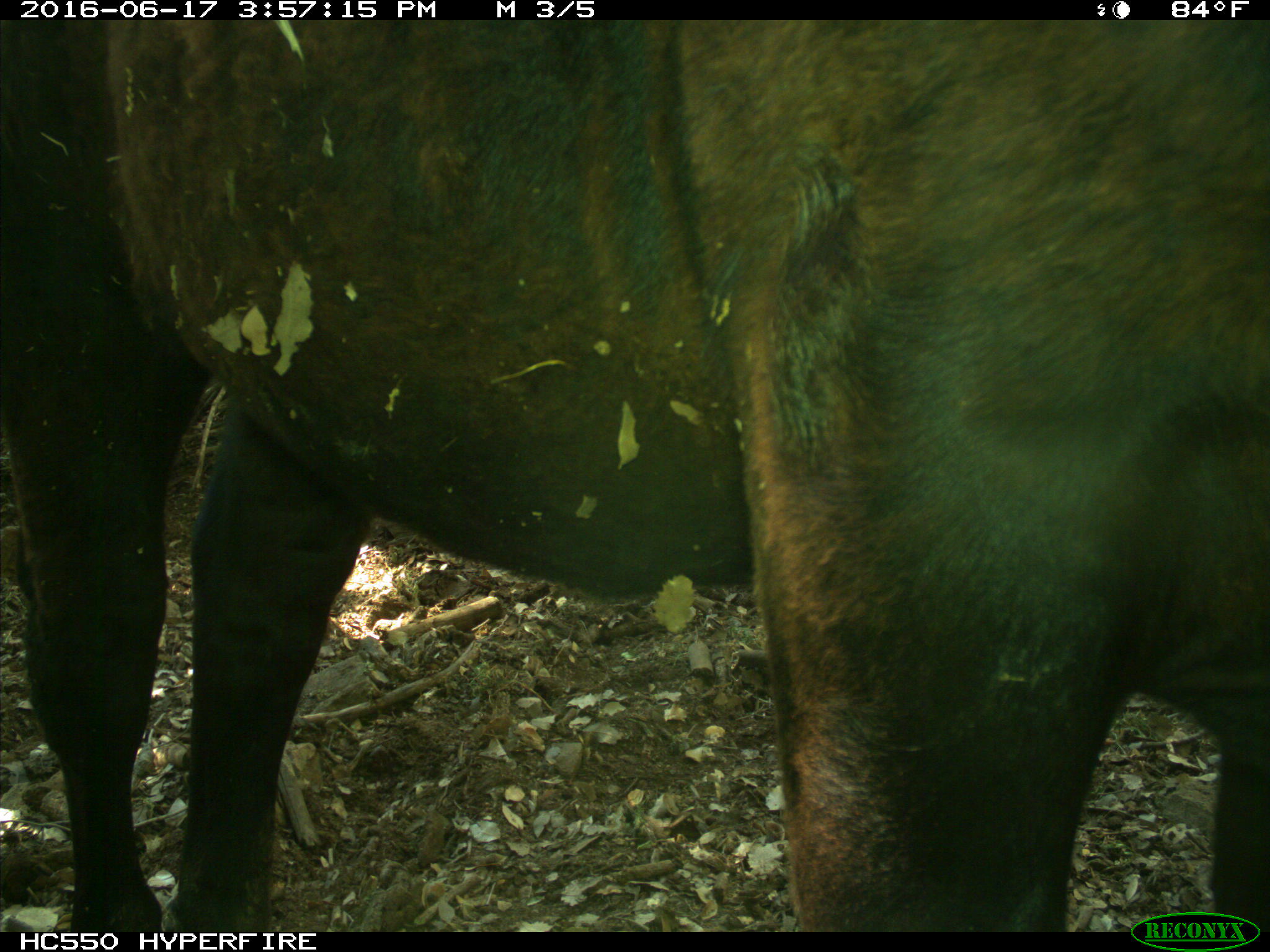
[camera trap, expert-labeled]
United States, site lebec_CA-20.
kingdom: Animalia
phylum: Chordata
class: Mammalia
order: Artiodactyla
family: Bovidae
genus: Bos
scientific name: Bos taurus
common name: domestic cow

> [TRY IT] Leaving out every line before the one with "phylum: Chordata", print the rest of the listing above exactly, through its final line.

> [EXPECTED ANSWER]
phylum: Chordata
class: Mammalia
order: Artiodactyla
family: Bovidae
genus: Bos
scientific name: Bos taurus
common name: domestic cow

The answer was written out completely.